For being a neighborhood Chinese restaurant, their dedication to the tiki theme is impressive. (They even got the music right with recordings of soothing Hawaiian steel guitar.) There’s a beach mural and lauhala matting on the walls, and a thatch overhang above the brown vinyl booths. Bamboo, shell and tapa pendant lamps are suspended from the ceiling, which is covered with fish netting and entangled plastic seagulls, lobsters and crabs.
A vaguely Rarotongan looking tiki stands against the rock wall, and to its right is a leopard-print bar flanked by an odd, colorfully-painted tiki pole. Beyond that is another smaller dining room with more rattan furniture and another island mural (last picture).
I felt like we must have entered some time warp when I saw that most of their tropical drinks cost $3.95! They’re served in tiki mugs and are actually pretty decent considering the price. About a dozen tiki cocktails are offered, from classics like the Mai Tai, Scorpion and Fog Cutter to the Tiki Lover, the house special made with gin, rum, coconut cream, pineapple juice and cream. Some even had wonderful throwback descriptions like this one for the Samoan Passion: “Legend has it that this potent drinks arouses hidden passions.”

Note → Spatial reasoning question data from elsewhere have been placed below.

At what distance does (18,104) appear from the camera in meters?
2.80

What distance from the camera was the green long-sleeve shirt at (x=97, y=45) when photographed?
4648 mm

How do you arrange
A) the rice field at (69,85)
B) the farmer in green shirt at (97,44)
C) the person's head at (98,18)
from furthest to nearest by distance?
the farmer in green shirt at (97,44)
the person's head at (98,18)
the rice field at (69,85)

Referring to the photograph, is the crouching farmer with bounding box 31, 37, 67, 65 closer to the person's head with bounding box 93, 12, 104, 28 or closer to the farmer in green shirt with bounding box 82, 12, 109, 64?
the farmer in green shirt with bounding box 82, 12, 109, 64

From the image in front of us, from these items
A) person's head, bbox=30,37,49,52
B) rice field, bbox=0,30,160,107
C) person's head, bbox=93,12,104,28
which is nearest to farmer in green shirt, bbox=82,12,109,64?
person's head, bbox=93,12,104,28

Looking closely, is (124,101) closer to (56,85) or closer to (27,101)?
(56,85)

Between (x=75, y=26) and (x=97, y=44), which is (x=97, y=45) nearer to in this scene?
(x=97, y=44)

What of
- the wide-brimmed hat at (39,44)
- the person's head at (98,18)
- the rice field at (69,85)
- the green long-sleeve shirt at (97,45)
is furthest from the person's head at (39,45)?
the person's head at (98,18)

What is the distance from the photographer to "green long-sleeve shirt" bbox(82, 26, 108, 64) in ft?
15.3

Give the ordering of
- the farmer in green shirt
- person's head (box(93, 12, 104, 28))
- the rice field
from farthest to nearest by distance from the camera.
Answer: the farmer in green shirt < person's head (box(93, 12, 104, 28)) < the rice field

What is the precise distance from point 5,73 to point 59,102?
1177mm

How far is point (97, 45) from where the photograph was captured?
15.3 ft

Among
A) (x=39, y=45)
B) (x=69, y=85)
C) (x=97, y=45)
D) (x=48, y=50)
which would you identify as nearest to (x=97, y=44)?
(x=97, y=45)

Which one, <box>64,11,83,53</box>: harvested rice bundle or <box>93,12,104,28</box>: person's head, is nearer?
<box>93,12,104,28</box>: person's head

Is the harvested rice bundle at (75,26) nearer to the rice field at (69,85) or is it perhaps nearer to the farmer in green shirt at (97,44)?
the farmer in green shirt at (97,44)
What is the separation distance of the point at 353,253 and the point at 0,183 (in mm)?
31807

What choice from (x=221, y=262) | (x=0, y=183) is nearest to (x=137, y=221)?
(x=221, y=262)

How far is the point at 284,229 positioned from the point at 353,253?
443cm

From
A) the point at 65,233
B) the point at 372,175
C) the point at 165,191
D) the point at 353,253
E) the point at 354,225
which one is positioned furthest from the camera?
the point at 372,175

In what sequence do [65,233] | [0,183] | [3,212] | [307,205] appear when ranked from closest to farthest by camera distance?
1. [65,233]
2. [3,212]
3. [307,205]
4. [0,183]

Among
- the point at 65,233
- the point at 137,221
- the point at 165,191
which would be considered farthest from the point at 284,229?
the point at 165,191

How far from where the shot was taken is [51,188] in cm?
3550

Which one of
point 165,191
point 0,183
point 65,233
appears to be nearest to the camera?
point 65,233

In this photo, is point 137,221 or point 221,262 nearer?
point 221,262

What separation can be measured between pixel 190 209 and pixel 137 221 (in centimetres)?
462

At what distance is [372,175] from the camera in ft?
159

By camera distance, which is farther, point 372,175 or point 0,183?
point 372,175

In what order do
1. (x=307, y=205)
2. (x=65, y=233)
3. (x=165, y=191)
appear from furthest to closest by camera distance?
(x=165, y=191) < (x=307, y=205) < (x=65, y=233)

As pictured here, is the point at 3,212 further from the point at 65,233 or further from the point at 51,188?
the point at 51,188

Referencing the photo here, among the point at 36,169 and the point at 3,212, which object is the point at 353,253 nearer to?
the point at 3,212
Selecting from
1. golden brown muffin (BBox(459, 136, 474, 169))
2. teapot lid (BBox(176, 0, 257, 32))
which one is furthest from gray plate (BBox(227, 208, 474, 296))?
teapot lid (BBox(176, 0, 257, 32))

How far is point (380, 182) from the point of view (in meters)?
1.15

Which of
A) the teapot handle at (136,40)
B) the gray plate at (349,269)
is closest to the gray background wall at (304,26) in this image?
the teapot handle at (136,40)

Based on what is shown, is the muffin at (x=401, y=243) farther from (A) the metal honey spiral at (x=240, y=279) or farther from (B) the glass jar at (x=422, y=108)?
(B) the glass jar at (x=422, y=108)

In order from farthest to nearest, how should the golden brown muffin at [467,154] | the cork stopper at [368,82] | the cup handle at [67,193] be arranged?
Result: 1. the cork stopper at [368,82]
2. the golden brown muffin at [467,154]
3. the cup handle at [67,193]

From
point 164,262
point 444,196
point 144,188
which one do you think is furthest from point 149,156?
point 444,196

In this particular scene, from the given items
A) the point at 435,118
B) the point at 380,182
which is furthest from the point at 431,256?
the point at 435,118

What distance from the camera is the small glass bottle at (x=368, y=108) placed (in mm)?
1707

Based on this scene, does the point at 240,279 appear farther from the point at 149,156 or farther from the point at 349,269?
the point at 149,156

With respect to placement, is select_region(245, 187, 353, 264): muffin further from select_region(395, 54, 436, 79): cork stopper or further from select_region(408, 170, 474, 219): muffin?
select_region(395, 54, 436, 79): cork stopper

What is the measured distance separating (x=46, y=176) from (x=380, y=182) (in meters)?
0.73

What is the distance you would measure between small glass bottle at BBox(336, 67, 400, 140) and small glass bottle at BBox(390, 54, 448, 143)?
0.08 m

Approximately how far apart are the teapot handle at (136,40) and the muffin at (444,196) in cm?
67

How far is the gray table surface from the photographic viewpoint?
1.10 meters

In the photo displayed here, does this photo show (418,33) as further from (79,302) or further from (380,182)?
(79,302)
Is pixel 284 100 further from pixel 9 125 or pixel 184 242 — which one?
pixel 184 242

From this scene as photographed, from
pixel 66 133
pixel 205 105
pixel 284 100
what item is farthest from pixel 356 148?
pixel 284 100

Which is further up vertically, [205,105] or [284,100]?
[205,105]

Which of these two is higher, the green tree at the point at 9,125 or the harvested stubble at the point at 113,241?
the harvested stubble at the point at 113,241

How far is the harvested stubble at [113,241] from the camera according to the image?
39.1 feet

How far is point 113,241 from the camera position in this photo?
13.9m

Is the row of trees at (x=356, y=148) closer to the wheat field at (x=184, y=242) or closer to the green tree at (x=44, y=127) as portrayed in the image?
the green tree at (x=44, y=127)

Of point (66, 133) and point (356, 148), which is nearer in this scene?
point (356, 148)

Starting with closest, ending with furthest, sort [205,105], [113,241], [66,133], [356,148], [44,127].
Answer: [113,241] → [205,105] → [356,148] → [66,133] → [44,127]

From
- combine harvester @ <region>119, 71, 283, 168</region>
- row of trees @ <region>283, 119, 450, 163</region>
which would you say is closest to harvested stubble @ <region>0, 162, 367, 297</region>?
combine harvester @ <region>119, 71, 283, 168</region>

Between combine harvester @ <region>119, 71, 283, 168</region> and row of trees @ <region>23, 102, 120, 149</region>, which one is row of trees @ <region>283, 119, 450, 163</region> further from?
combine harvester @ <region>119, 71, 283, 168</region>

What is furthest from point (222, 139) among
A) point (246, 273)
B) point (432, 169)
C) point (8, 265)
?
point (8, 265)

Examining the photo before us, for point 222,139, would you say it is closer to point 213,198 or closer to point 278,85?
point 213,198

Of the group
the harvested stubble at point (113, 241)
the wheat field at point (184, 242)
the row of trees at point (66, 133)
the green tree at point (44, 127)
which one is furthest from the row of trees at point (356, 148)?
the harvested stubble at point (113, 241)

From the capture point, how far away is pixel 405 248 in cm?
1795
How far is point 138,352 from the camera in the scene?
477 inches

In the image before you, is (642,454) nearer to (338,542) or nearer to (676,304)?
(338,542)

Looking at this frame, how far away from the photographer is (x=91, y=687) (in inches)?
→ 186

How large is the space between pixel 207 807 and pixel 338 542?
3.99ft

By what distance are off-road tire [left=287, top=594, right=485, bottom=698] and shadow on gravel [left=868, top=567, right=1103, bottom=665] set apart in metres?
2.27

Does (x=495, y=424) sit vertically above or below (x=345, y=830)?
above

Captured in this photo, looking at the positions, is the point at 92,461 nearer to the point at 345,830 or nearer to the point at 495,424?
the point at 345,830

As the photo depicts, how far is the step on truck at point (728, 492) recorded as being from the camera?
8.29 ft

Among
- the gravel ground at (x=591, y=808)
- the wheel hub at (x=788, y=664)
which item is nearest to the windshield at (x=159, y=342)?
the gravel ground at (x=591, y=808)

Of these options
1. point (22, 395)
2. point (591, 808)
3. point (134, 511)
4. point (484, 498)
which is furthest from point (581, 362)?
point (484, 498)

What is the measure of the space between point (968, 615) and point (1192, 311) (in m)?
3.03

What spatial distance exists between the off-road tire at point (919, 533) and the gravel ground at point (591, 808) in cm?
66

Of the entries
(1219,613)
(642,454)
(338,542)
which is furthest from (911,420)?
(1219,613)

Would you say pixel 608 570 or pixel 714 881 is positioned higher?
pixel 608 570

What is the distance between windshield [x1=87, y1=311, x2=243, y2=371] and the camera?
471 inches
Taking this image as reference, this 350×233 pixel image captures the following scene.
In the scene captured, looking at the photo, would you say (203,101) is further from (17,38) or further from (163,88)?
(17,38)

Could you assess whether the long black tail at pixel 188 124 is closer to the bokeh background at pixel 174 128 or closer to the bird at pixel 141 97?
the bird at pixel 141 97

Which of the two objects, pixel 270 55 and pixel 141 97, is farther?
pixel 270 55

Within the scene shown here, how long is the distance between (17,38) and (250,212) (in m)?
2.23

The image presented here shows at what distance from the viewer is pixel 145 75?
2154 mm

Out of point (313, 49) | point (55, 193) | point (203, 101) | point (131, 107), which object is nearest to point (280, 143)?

Along with spicy Hunan and Szechuan dishes, the menu features all the Chinese-American standards you’d expect to find, including syrupy egg drop soup, orange chicken, chop suey and Mongolian beef with crispy fried cellophane noodles. (And if that’s still not American enough, they also have cheeseburgers, chicken nuggets and french fries…)
Their version of the pupu platter is called a bo bo tray ($11.95), which includes two each of egg rolls, barbecue ribs, aloha fried shrimp, Polynesian beef and wontons surrounding a small cooking sterno. I, however, went for my favorite “Polynesian” appetizer, crab rangoon (6 pieces for $5.95), and it was one of the better renditions of the dish I’ve had, with lots of filling.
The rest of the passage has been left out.